What you have to do: Copy the rows word for word from the line with "As seen by the viewer, which of" to the line with "5. the green moss at [23,234]", including both of those lines.

Excerpts of spatial question data:

----

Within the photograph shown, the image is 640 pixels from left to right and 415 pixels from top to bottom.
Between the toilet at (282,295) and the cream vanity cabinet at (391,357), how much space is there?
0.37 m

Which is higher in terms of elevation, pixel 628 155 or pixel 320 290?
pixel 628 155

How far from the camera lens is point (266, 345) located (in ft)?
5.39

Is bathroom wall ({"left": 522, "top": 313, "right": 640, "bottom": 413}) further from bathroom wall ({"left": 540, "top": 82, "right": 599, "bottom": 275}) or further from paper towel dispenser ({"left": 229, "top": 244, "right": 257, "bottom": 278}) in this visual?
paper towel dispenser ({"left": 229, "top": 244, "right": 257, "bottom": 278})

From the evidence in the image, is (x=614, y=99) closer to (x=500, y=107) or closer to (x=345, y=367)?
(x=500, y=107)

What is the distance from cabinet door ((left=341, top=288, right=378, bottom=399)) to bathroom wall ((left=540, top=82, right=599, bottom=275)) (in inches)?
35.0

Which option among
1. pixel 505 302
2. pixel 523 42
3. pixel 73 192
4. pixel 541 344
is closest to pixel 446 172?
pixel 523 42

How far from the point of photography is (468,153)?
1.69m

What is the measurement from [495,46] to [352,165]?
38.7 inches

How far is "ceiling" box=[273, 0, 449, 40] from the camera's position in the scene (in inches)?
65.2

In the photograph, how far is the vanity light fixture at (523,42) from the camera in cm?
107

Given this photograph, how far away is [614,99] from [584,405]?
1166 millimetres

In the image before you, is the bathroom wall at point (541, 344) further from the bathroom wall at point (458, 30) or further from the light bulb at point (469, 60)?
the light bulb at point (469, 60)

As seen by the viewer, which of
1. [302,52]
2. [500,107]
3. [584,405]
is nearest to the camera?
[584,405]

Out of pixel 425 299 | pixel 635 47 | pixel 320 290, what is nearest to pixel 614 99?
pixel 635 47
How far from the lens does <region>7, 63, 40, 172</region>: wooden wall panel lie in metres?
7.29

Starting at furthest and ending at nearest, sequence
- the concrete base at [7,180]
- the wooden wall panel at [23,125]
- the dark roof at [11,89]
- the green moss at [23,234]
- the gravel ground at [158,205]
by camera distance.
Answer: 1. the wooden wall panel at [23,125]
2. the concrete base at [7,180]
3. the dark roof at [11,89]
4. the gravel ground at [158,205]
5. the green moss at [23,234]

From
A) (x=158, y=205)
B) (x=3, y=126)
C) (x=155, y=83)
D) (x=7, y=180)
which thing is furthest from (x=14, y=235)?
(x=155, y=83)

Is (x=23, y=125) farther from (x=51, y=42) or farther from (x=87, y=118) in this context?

----

Task output:
As seen by the viewer, which of
1. [302,52]
2. [500,107]
3. [584,405]
is nearest to the camera?
[584,405]

Out of pixel 425 299 | pixel 635 47 | pixel 320 290, what is nearest to pixel 614 99?
pixel 635 47
How far from the lens does <region>7, 63, 40, 172</region>: wooden wall panel lie in metres?
7.29

Starting at furthest and ending at nearest, sequence
- the concrete base at [7,180]
- the wooden wall panel at [23,125]
- the dark roof at [11,89]
- the green moss at [23,234]
- the gravel ground at [158,205]
by camera distance.
Answer: 1. the wooden wall panel at [23,125]
2. the concrete base at [7,180]
3. the dark roof at [11,89]
4. the gravel ground at [158,205]
5. the green moss at [23,234]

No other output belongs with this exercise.